TASK INSTRUCTIONS: Print the stretch of the sewage sludge text from "An additional 21%" through "that kill pathogens.", word for word.
***** PAGE EXCERPT
On the other hand, Yates said, efforts to detect them in the air at sites where sludge was being sprayed have been unsuccessful.
“I would never say there would be zero risk of anybody getting ill . . . but, from everything that I know . . . the risk to public health would be minimal,” Yates said.
There are more than 15,000 sewage treatment plants in the United States, according to the EPA. They produce enough sludge each year to fill nearly 186,000 railroad cars, which, if connected, would stretch halfway across the country.
With two big oceans and an abundance of cheap landfills, the United States was slow to embrace land application, although in some parts of the country, particularly the Midwest, sludge has been spread on farmland for years. Japan and most European countries today reuse a greater percentage of their sludge, according to EPA estimates.
Sludge has also been used in solving unusual problems. In Pennsylvania, for instance, it is used to revegetate barren, strip-mined lands.
California, on the cutting edge of many trends, has been slow to get on the sludge bandwagon. Still, sludge in California is recycled as fertilizer, as it is in every other state. But nearly 45% of California’s sludge is still being put into landfills, although the percentage will dwindle as landfill space grows more scarce.
An additional 21% of the state’s sludge is disposed of by incineration, which has drawbacks. It eliminates the sludge and produces useful power, but incinerators are expensive and complicated, as Los Angeles has found with its $400-million Hyperion Energy Recovery System at Playa del Rey. And, even with sophisticated controls, incinerators leave an ash, which must be disposed of, and produce some air pollution.
About 25% of California sewage sludge is now applied to lands, either directly--as Los Angeles sought to do in the Antelope Valley--or through sale of the sludge to fertilizer plants.
The preferred way to use sludge on land is to compost it first, mixing it with sawdust, wood chips or crop wastes, which speed the biological processes that kill pathogens.
**********
***** DATASET
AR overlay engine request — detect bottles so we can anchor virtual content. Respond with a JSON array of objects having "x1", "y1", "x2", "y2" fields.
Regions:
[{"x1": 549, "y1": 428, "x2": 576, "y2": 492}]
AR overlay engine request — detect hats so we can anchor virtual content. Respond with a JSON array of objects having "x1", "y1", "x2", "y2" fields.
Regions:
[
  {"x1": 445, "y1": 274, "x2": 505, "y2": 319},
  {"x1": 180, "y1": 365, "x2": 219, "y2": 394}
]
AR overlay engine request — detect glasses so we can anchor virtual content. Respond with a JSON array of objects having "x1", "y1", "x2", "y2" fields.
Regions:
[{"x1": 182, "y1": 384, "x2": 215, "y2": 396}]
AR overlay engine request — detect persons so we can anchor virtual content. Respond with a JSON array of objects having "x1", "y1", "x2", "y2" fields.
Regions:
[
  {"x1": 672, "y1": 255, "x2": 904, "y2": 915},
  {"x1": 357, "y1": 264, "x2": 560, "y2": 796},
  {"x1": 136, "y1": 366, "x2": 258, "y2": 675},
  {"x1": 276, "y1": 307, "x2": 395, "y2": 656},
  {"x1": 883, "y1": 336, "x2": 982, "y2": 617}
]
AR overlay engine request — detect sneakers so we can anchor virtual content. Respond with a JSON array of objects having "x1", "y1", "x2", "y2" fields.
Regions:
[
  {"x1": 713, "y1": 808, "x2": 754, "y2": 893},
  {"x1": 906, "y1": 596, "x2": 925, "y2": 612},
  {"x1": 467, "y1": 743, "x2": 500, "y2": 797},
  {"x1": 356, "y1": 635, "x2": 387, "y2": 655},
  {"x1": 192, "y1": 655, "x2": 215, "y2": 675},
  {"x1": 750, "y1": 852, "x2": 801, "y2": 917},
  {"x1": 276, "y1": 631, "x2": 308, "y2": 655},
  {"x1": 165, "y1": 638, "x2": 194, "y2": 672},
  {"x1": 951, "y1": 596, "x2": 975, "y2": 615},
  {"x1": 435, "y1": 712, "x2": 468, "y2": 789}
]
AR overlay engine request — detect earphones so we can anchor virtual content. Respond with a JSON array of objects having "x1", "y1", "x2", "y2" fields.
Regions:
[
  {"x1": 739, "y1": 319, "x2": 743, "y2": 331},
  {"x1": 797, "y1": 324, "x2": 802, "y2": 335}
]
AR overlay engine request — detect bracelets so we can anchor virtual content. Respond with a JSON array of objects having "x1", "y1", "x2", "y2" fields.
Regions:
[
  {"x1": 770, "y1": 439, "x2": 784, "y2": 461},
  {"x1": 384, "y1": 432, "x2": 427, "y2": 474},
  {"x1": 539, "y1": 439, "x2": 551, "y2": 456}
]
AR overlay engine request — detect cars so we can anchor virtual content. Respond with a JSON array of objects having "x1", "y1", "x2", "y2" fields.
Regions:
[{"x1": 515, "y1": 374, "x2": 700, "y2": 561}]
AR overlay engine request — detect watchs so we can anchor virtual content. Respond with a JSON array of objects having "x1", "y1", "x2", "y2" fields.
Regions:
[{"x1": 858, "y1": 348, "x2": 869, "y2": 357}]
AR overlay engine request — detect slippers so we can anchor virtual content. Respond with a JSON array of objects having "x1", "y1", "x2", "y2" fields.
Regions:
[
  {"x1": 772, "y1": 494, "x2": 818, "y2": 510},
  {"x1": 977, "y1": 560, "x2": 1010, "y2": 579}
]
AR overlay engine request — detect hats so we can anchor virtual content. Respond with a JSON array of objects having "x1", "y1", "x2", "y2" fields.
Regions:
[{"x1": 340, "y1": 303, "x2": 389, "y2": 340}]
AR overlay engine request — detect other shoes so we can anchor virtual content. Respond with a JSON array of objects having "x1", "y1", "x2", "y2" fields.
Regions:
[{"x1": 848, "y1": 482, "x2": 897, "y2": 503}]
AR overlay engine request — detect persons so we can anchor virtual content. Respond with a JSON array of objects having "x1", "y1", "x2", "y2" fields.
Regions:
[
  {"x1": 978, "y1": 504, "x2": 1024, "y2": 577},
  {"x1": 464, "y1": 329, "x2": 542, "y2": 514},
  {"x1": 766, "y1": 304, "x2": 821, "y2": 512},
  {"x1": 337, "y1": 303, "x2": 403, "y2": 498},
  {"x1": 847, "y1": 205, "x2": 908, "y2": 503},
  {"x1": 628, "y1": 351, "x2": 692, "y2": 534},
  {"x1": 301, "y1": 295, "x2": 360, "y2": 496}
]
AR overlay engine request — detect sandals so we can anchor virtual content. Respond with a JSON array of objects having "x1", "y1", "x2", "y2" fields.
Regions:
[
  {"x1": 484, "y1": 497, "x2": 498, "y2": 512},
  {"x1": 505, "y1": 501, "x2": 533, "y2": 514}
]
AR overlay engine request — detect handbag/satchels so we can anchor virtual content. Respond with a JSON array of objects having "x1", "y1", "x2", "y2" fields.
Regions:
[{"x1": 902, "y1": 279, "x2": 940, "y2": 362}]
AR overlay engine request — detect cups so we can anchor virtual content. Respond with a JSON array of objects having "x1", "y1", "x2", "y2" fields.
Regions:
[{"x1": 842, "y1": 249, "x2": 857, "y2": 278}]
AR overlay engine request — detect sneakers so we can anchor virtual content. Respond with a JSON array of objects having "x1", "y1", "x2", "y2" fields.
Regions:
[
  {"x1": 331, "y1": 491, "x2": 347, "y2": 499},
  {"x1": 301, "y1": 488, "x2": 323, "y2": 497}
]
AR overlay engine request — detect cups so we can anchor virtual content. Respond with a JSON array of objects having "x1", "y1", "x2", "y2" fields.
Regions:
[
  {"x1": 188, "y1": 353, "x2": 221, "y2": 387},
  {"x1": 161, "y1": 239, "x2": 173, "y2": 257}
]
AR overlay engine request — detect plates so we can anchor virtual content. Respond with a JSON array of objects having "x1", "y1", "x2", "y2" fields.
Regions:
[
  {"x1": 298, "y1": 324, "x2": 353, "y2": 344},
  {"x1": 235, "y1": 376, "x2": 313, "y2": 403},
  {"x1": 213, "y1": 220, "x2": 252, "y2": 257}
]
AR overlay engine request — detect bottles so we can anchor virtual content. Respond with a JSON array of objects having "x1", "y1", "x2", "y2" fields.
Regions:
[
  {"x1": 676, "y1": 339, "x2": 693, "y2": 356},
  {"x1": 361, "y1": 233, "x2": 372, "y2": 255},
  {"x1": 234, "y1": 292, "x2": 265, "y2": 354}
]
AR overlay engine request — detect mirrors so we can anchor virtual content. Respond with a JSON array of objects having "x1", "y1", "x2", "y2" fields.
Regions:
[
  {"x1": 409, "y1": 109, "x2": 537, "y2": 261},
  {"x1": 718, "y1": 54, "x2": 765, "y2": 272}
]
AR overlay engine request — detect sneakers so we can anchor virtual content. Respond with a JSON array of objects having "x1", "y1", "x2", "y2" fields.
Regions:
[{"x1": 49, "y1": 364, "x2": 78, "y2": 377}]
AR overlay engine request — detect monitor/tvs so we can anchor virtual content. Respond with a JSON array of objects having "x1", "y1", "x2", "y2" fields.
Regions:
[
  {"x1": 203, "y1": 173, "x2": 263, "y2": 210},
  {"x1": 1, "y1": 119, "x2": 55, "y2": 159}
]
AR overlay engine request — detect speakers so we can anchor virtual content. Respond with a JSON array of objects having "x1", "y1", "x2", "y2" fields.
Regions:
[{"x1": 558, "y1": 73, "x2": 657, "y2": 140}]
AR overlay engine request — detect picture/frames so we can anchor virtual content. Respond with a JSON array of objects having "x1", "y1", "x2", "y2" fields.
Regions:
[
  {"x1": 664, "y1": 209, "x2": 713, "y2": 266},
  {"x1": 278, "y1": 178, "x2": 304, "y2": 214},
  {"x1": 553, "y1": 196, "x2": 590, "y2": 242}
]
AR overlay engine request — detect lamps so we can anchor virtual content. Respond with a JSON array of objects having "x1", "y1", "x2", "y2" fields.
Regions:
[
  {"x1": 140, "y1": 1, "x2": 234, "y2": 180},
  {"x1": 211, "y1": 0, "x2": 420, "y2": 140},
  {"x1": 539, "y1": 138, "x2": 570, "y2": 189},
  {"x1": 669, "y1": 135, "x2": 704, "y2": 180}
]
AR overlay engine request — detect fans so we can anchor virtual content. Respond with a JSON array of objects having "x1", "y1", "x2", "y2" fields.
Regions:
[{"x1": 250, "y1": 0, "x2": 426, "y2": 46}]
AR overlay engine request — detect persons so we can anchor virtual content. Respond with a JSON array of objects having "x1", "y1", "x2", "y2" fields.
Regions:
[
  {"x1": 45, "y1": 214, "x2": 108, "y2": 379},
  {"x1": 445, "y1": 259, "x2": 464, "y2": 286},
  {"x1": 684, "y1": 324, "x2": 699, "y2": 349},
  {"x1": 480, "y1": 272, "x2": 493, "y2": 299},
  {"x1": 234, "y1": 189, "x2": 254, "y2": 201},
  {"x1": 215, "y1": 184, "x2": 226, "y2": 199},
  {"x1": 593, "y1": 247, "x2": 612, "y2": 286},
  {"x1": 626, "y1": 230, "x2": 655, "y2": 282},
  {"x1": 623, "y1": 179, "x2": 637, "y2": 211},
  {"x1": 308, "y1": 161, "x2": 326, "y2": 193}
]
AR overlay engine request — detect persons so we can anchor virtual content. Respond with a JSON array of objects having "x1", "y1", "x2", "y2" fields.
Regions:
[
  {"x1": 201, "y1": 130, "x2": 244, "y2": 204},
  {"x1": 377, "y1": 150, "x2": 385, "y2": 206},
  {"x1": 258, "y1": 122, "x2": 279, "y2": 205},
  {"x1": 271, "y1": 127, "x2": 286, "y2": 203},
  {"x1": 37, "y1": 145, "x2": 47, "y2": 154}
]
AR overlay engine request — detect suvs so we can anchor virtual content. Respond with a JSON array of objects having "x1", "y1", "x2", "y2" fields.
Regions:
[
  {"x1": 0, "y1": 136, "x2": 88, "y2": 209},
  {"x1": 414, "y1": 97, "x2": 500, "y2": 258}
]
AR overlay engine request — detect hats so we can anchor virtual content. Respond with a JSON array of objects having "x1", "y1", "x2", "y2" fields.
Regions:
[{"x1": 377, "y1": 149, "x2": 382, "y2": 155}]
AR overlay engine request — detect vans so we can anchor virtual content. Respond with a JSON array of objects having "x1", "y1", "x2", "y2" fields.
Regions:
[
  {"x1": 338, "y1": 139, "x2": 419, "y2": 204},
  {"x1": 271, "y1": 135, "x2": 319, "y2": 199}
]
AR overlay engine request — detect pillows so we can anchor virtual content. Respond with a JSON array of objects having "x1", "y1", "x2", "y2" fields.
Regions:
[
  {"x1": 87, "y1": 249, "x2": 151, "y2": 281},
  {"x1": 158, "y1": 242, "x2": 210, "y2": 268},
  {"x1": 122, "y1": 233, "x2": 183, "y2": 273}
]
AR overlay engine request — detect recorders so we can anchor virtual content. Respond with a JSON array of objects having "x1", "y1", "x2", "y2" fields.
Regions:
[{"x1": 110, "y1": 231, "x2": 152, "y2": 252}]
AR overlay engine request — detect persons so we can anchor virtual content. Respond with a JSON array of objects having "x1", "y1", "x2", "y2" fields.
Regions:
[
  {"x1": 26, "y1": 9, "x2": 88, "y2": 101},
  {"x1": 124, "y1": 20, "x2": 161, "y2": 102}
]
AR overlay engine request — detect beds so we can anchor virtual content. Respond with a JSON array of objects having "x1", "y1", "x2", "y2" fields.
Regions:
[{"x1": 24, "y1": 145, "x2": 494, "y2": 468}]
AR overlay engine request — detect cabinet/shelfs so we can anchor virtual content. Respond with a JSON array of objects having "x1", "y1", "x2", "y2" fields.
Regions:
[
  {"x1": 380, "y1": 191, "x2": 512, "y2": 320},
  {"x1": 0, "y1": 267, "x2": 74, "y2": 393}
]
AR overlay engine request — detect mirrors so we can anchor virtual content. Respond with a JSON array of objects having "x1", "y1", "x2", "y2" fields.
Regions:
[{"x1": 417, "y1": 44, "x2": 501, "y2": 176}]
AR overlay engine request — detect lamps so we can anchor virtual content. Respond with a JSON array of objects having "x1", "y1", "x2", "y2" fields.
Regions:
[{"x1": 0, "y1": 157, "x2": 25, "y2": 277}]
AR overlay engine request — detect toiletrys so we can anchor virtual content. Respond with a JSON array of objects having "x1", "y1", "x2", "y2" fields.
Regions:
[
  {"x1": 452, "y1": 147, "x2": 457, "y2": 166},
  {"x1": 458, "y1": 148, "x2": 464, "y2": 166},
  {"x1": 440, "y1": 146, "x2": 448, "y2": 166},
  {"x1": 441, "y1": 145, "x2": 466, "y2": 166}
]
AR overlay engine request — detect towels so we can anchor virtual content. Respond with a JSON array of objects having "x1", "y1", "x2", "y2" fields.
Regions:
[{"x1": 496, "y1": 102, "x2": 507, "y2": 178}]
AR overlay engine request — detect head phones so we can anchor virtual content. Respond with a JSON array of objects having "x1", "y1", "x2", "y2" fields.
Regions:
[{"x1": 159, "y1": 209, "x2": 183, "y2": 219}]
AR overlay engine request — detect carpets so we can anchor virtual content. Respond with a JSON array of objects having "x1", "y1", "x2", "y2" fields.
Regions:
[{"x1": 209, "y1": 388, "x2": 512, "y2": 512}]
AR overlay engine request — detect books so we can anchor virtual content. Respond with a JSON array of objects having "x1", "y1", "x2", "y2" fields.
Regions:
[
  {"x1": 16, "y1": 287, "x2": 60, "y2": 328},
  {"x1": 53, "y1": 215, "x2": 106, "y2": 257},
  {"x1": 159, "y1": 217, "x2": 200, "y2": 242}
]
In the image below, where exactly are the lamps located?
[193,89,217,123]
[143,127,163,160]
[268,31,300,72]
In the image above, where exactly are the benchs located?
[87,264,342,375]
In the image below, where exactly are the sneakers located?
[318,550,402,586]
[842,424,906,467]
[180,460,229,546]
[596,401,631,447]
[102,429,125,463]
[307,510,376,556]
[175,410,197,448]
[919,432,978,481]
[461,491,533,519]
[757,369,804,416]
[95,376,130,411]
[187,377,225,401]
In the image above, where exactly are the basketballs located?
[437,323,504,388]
**********
OUTPUT:
An additional 21% of the state’s sludge is disposed of by incineration, which has drawbacks. It eliminates the sludge and produces useful power, but incinerators are expensive and complicated, as Los Angeles has found with its $400-million Hyperion Energy Recovery System at Playa del Rey. And, even with sophisticated controls, incinerators leave an ash, which must be disposed of, and produce some air pollution.
About 25% of California sewage sludge is now applied to lands, either directly--as Los Angeles sought to do in the Antelope Valley--or through sale of the sludge to fertilizer plants.
The preferred way to use sludge on land is to compost it first, mixing it with sawdust, wood chips or crop wastes, which speed the biological processes that kill pathogens.